One more, less eventful, border crossing under our belt and we were in the ancient city of Dubrovnik. Too late to walk the ancient city walls our cursing of the Bosnian border control recommenced with new vigour. After a little scouting we found a hand painted sign “ViEw and Drinks” marking a tiny tunnel through the city walls to a bar on a narrow shelf projecting out over the sea.

ViEw and Drinks

We rested there and enjoyed fantastically overpriced beers as the sun dipped lazily into the sea casting orange rays all over us and the sandy-coloured walls of Dubrovnik. I suppose our delay was not so bad after all.

In the twilight we negotiated our final border crossing of the day into Montenegro and set off for Budva to find a bed for the night. Montenegro is an interesting place. This tiny former Yugoslav state has managed to maintain a decent economic position despite the global downturn and the failure to do so of its neighbours.

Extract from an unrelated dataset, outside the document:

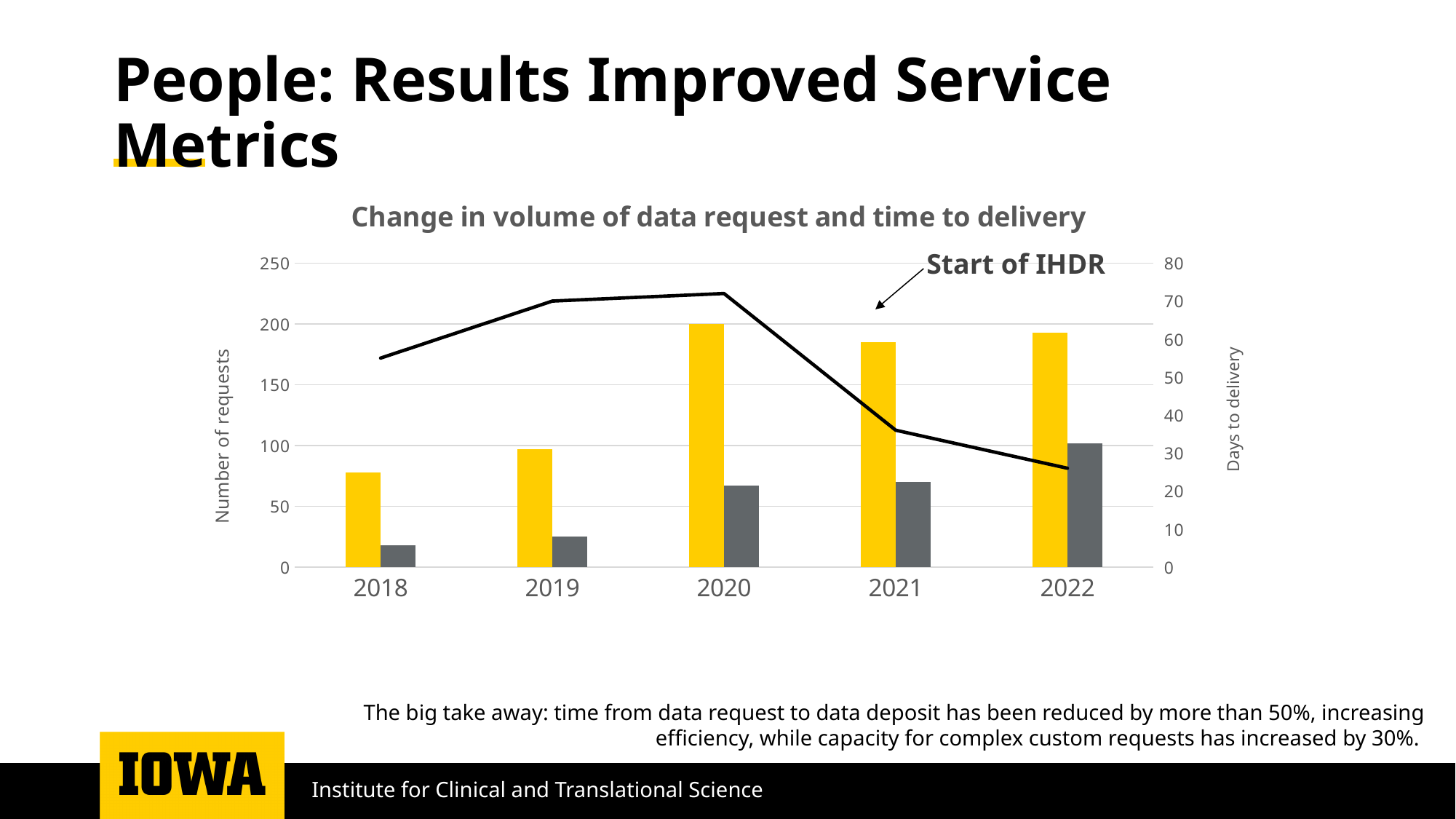
Which is larger, the yellow bar for 2019 or the yellow bar for 2021? 2021 What is the title of the chart? Change in volume of data request and time to delivery How many years are shown on the x axis of the chart? 5 Is the black line value for 2022 greater or less than 30 on the right axis? less What is the label of the right-hand vertical axis? Days to delivery Does the black line rise or fall from 2020 to 2022? Fall In which year is the black line at its lowest point? 2022 What kind of chart is shown on the slide? Combined bar and line chart Is the yellow bar for 2018 greater or less than 100 on the left axis? less In which year is the yellow bar the lowest? 2018 In which year is the gray bar the highest? 2022 Is the yellow bar for 2020 greater or less than 150 on the left axis? greater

This may have something to do with the fact that the Montenegrin mafia apparently runs their government and the organized crime for most of the Balkan region stretching into Italy. This tiny unassuming coastal country has an exciting seedy underbelly of international crime syndicates and smuggling. No wonder a Bond film was set there.

Their ex-President sets a good example. A couple of years ago he privatised the Montenegrin national bank and then sold it to himself. He used it to provide loans for his family and business cronies. That’s the kind of business savvy the Rothschilds would be proud of.

Anyway we arrived in Budva late at night with no guidebook and stopped in a bar to ask for advice. The man we asked gave us his card, he just happened to own a bed and breakfast, what a stroke of luck. This hotelier was truly, as his business card proclaimed, “Always ready for action!” We parked up outside and were informed that we need not to worry about the car in Montenegro as they only had big crimes there. Apparently their mafia government has a tight control on petty crooks.

After being plied with tea and roasted chestnuts by our host’s elderly mother we ambled out into Budva for a beer. We were accompanied to a local bar and back home again by a pack of stray dogs. Clearly the canines in Montenegro have learned something from the humans and were running some sort of protection racket.